* [Exercise description] Would you please repeat all of the data exactly, omitting the pictures?
(Data begins)
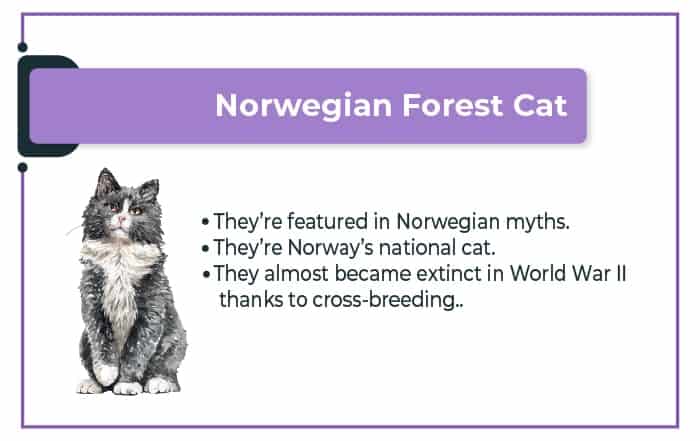 Norwegian Forest Cat

• They're featured in Norwegian myths.
• They're Norway's national cat.
• They almost became extinct in World War II thanks to cross-breeding..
(Data ends)
* [Solution for this task]
 Norwegian Forest Cat

• They're featured in Norwegian myths.
• They're Norway's national cat.
• They almost became extinct in World War II thanks to cross-breeding..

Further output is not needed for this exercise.